Creating Tables in Excel with VBA and External Data – Part II

In Part I, we looked at adding a data table to a Workbook which uses an external data source (we used OLAP but the process can be applied to any source). This post looks at manipulating an existing table.

Without VBA, we can manually manage the table – both the its properties and the underlying query. Simply right click on the table and select the Edit Query.. or External Data Properties from the popup menu. Changes are made to the table data are made automatically.

If we chose to edit the query, we can simply overwrite the Command Text (as seen in the image below). These changes well be automatically applied (including resizing the table by rows or columns for a different sized data set) once the OK button is clicked.

For External Data Properties, we can configure how the table reacts with new data. For example, you may notice that, the table accommodates additional rows and columns however, when the query returns a table with fewer rows and columns, the table retains its old sizing (number of columns) and includes a blank columns (for data that previously existed). You can manually resize this (dragging the bounds of the tables border) or set the properties of the table to overwrite existing data. If you want to ensure that this option exists and that new sizes are automatically incorporated into the table – make sure that the check box for Overwrite is marked in External Data Properties.


VBA

Now to the VBA – As commandant Lassard would say “There are many, many, many, many fine reasons to use VBA”. We have so much flexibility but let’s keep it simple, here’s what we I’ve set up.
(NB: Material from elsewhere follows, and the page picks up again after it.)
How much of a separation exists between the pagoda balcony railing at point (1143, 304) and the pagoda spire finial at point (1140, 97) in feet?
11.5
Cell B1 is data validated based on the cell range D1:D2 – nice and simple. When we change that cell, the table updates for the new country.

In order to determine if the there is a change in or data (the Country selected) we have to create a worksheet event to capture and test the change. I have gone into this in some detail here and the code is below. Note that this needs to be added to the sheet code (not in a separate bas module). All we do is check that our only B1 is updated and then call the refresh subroutine.

Private Sub Worksheet_Change(ByVal Target As Range)

  ‘ update table if cell 1,B is changed
If Target.Cells.Count = 1 And Target.Cells.Row = 1 And Target.Cells.Column = 2 Then UpdateMyTable

End Sub

Now for the updating component – the bit that’s called when cell(B1) is changed. I think this is pretty straight forward but I’ll walk through it anyway. First, the code;

Public Sub UpdateMyTable()

  ‘ ensure that any new changes are reflected in the table dimensions
Sheet1.ListObjects(“Table_abax_sql3″).QueryTable.RefreshStyle = xlOverwriteCells

  ‘ set the comand text
Sheet1.ListObjects(“Table_abax_sql3″).QueryTable.CommandText = NewQuery(Sheet1.Cells(1, 2))
Sheet1.ListObjects(“Table_abax_sql3″).Refresh

End Sub

Private Function NewQuery(Country As String) As String

NewQuery = “select {[Measures].[Reseller Sales Amount] } on 0, ” & _
“[Product].[Category].[Category] on 1 ” & _
“from [Adventure Works] ” & _
“where [Geography].[Geography].[Country].&[” & Country & “]”


End Function

I’ve kept the same format as in the original post. The function NewQuery determines what the MDX should be – based on the provided country. All we is set the tables command to the new mdx (in (QueryTable.CommandText)) and refresh it.

I’ve also set the refresh style so that any changes in the command (grid size) are automatically reflected in the worksheet table.

That’s about the size of it! – I hope you find it useful.

Creating Tables in Excel with VBA and External Data – Part I

This post looks at how we can add a table to an Excel sheet which uses a MDX query as its source. This is a very handy feature to use for a couple reasons;

    1. The table retains the connection OLAP source (hence can be updated by a user at will)
    2. We can use it to extract data from MOLAP or tabular sources (i.e. run MDX or DAX)
    3. We can define complex queries to return a result set that cannot be obtained with a pivot table

Note that most workarounds for creating a table from OLAP sources rely on the creation of the pivot table, its formatting is a tabular source and a copy and paste the values. Hardly an attractive option!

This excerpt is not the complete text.